Wie in der Weimarer Zeit, bilden Massenarbeitslosigkeit und der Abbau sozialer Sicherungssysteme den Nährboden, auf dem die Demagogie der neuen Nazis gedeihen kann. Die derzeit betriebene neoliberalen Wirtschaftspolitik verschreibt die selben Rezepte, die vor 1933 zur Katastrophe beitrugen: Verarmung grosser Teile der Bevölkerung durch den Abbau immer weiterer Sozialleistung auf der einen Seite, Förderung des Reichtums- und der Unternehmens- und Aktionärsprofite durch Steuersenkungen und Begünstigung großer Vermögen auf der anderen.
Im Lande selbst wird ein massiver Abbau von Demokratie, Bürgerrechten, rechts- und sozialstaatlichen Standards durchgesetzt. Gewerkschaftliche Rechte werden auf breiter Front angegriffen und beseitigt. Damit wächst rapide die Zahl derjenigen, für die Kultur und Zivilisation an Bedeutung verlieren, weil sie für sich ohnehin keinerlei Möglichkeit sehen, daran teilzunehmen.

Gerechtigkeit schafft Frieden
Der Tag der Befreiung vor 60 Jahren erinnert uns an unsere Verantwortung vor der Geschichte: Sie heißt: Niemals wieder darf zugelassen werden, dass Faschismus und Krieg die Oberhand gewinnen.
Deshalb treten wir an diesem Tag ein:
  • Für ein gemeinsames und konsequentes Zurückweisen jeder neofaschistischen und rassistischen Politik. Parteien und Organisationen wie NPD, DVU, Nazi-kameradschaften und andere müssen endlich aufgelöst werden.
  • Für eine Politik der sozialen Gerechtigkeit. Soziale Errungenschaften müssen bewahrt und ausgebaut werden.
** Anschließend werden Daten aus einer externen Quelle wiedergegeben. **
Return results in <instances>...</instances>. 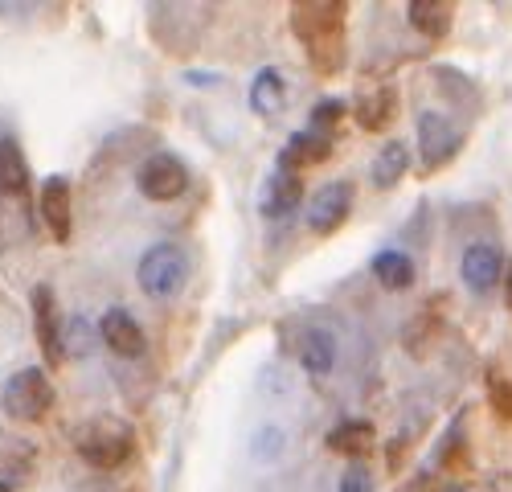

  • Für demokratische Rechte und Freiheiten. Schluss mit der immer engmaschigeren Überwachung der Bürger und Bürgerinnen. Schluss mit der neu belebten Berufsverbotspraxis.
  • Für Abrüstung und Frieden. Ächtung und Verweigerung des Krieges. 60 Jahre nach der Befreiung schuldet unser Land der Welt keine Soldaten und keine Waffen, sondern Beiträge zu Frieden, solidarischer Zusammenarbeit und sozialer Gerechtigkeit.
Wir wollen beitragen zur Lösung der vielen ökologischen, ethnischen, sozialen, wirtschaftlichen und politischen Probleme. Das kann nur mit nichtmilitärischen Mitteln gelingen:
Friedlich, demokratisch, solidarisch und sozial!